**What is expected:** Write the next part of the blog post about the free lunch counting puzzle, starting right after its final sentence.

**Source text:**

Friday, 5 April 2013

Products of Sums

I was trying to work this through recursion, I'm not exactly sure if I got it right. but I think I'm on the right track, since it seems that the greatest sum usually consists of a 3 and/or 2's.


def great_mult(num):
    lists = []
   
    if num <= 3:
        lists.append(num)
        return lists
   
    if num % 3 == 0:
        num = (num - 3)
        lists.append(3)
        lists.extend(great_mult(num))
    else:
        num = (num - 2)
        lists.append(2)
        lists.extend(great_mult(num))
       
    return lists

It's nice to finally have some time to try the problems shown in class.

Free Lunch

Understanding the Problems:
Free lunch consists of a group of friends trying to determine who gets free lunch. The way they decide is that they arrange themselves in a circle and start counting the positive natural numbers in order. The person at the most north of the circle starts counting from 1. Anyone who says an even natural number gets removed from the circle. When we reach the last person this wraps around and goes back to the person at the beginning. This continues until there is exactly one person left, and this person gets free lunch in the end.

Devise a Plan:
I'm going to perform a few basic examples to help clear out exactly what happens

Carry out the Plan:
So a few examples to help clear out what happens in different situations, I left the index underneath and used a list because I was preparing it so that I could code it easily later on. The case below, is just a simple example without any complications.

[1, 2, 3, 4]
(0, 1, 2, 3) - Index
[1, 3]
(0, 1) - Index
[1] - Last One = 1


Here there is no complication in reaching the person who gets free lunch since the number of people stays even until you reach the last person. You just continuously remove the person who is at an odd index in python terms.

**Dataset content:**
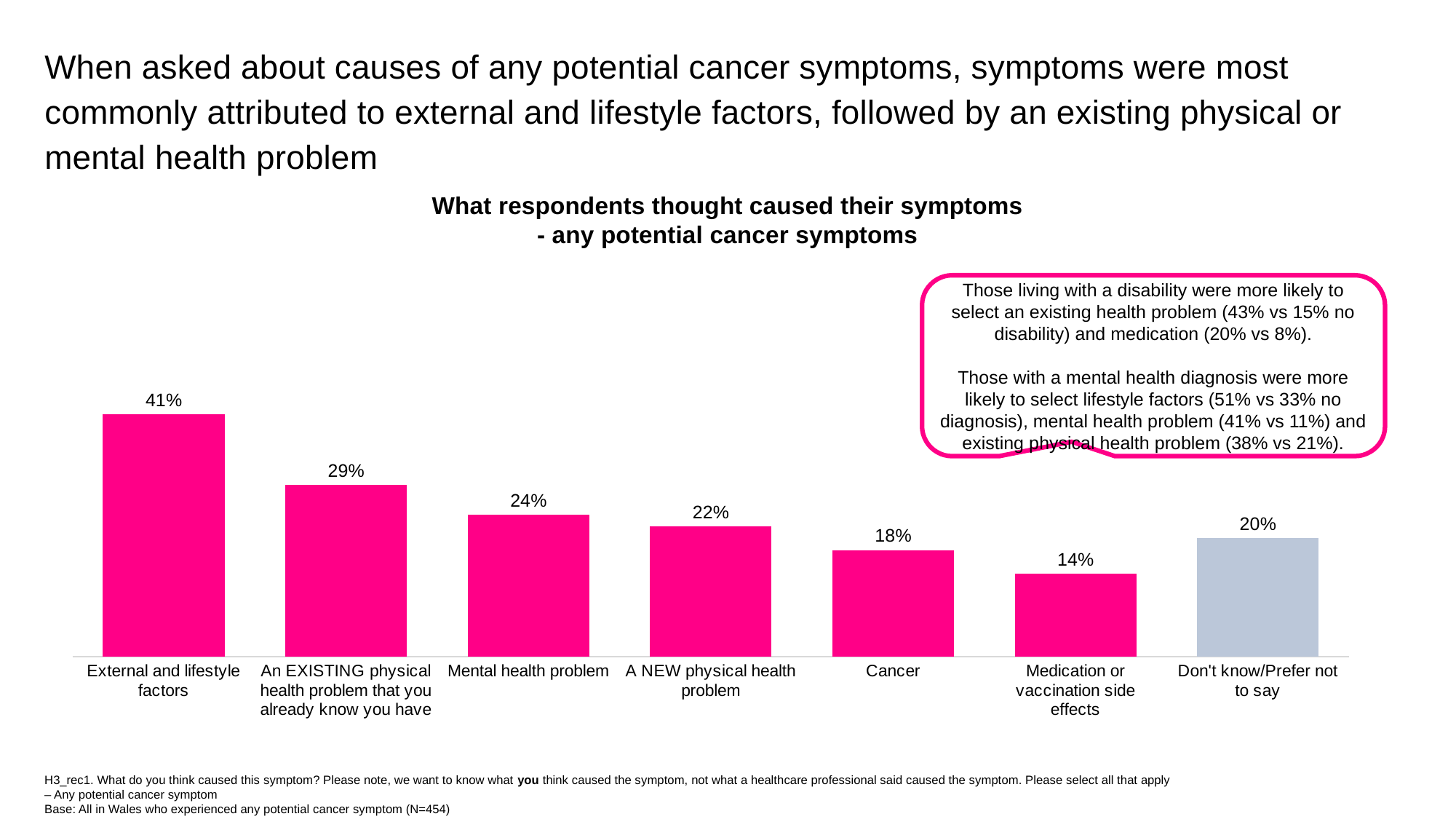
How many categories are shown in the chart? 7 What is the value for 'Don't know/Prefer not to say'? 20% What percentage selected 'Medication or vaccination side effects'? 14% Which bar is coloured differently (grey) from the other bars? Don't know/Prefer not to say Which category has the lowest value in the chart? Medication or vaccination side effects What is the difference between the values for 'External and lifestyle factors' and 'An EXISTING physical health problem that you already know you have'? 12% What is the title of the chart? What respondents thought caused their symptoms - any potential cancer symptoms What percentage of respondents attributed their symptoms to external and lifestyle factors? 41% Which category has the highest value in the chart? External and lifestyle factors Which is larger: the value for 'Mental health problem' or the value for 'A NEW physical health problem'? Mental health problem What is the value for 'Cancer' in the chart? 18% What type of chart is shown on the slide? Bar chart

**Result of this task:**
[1, 2, 3, 4, 5]
(0, 1, 2, 3, 4,) - Index
[5, 1, 3]
(0, 1, 2) - Indes
[3, 5]
(0, 1) - Index
[3]- Last One = 3

Here is were it gets a bit more tricky, since the last item is on an even index, (the number of people is odd) and is right after someone who gets removed. For the python code to work that person becomes the technical new "first person" and we start counting from them. That is why the 5 moves to the front and then the 3 gets moved to the front, since the lists are odd.


def remove_odd_index(L):
    ''' Remove the odd indeces, which corrolate to the "person"
       counting the even natural numbers.
 
 # Once the list has a length of 1 return that item, which means once theres only one person left,
 # you have the winner.
    if len(L) == 1:
        return L[0]
 
    # Go through all the odd indices and remove them.
    work = L[:]
    for i in range(1, len(L), 2):
        work.remove(L[i])

   # If there is now an odd number of people then the last person because the first
   # in the new "set" of people
    if len(L) % 2 != 0:
        work.insert(0, L[-1])
        work = work[:-1]

   # Continue calling the function until there is one person left
    return remove_eve_ind(work)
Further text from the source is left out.